# Exercise details
Copy every one of the items below word for word, but leave out the pictures.

Entries in the collection
........

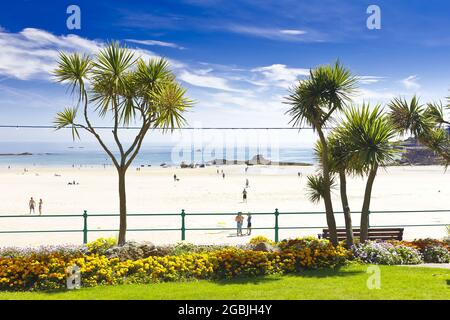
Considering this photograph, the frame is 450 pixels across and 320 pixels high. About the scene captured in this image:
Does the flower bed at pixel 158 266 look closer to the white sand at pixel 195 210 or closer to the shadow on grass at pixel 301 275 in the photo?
the shadow on grass at pixel 301 275

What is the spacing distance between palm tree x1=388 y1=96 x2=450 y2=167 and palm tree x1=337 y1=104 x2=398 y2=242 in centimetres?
191

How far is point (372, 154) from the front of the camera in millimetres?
12117

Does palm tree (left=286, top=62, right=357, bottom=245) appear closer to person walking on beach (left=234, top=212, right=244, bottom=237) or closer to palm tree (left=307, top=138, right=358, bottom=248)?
palm tree (left=307, top=138, right=358, bottom=248)

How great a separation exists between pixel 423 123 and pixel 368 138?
3491mm

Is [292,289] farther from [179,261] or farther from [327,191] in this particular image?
[327,191]

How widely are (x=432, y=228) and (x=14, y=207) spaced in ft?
102

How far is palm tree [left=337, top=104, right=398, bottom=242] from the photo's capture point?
12.2 meters

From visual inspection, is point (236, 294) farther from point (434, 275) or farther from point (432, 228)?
point (432, 228)

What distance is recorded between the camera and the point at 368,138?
12359 millimetres

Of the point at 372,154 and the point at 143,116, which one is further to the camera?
the point at 143,116

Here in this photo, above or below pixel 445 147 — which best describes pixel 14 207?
below

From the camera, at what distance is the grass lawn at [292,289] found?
892 cm

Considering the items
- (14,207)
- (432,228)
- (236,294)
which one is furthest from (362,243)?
(14,207)
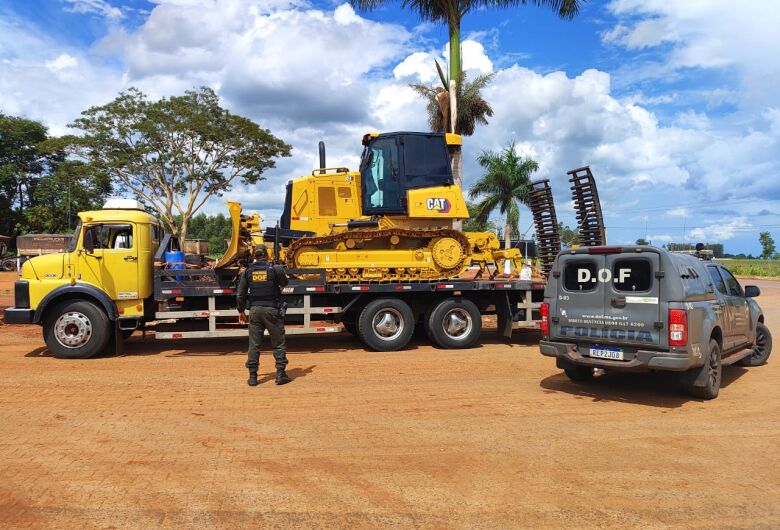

........

# Solution to this task
Considering this photograph, the frame is 450 pixels across and 320 pixels high. About the scene captured in this image:
Does the flower bed at pixel 158 266 look closer to the white sand at pixel 195 210 or closer to the shadow on grass at pixel 301 275 in the photo?
the shadow on grass at pixel 301 275

What is the spacing distance between palm tree x1=388 y1=96 x2=450 y2=167 and palm tree x1=337 y1=104 x2=398 y2=242 in centimetres?
191

How far is point (372, 154) from the front of the camera in millimetres?
12117

Does palm tree (left=286, top=62, right=357, bottom=245) appear closer to person walking on beach (left=234, top=212, right=244, bottom=237) or closer to palm tree (left=307, top=138, right=358, bottom=248)?
palm tree (left=307, top=138, right=358, bottom=248)

How great a separation exists between pixel 423 123 and pixel 368 138?
3491mm

Is [292,289] farther from [179,261] or farther from [327,191] in this particular image?
[327,191]

How widely are (x=432, y=228) and (x=14, y=207) spaced in ft?
102

How far is palm tree [left=337, top=104, right=398, bottom=242] from the photo's capture point?
12.2 meters

From visual inspection, is point (236, 294) farther from point (434, 275) or farther from point (432, 228)?
point (432, 228)

What distance is recorded between the camera and the point at 368,138?
12359 millimetres

Of the point at 372,154 and the point at 143,116, which one is further to the camera?
the point at 143,116

Here in this photo, above or below pixel 445 147 — which best describes pixel 14 207?
below

From the camera, at what distance is the grass lawn at [292,289] found?
892 cm

Considering the items
- (14,207)
- (432,228)
- (236,294)
which one is furthest from (362,243)?
(14,207)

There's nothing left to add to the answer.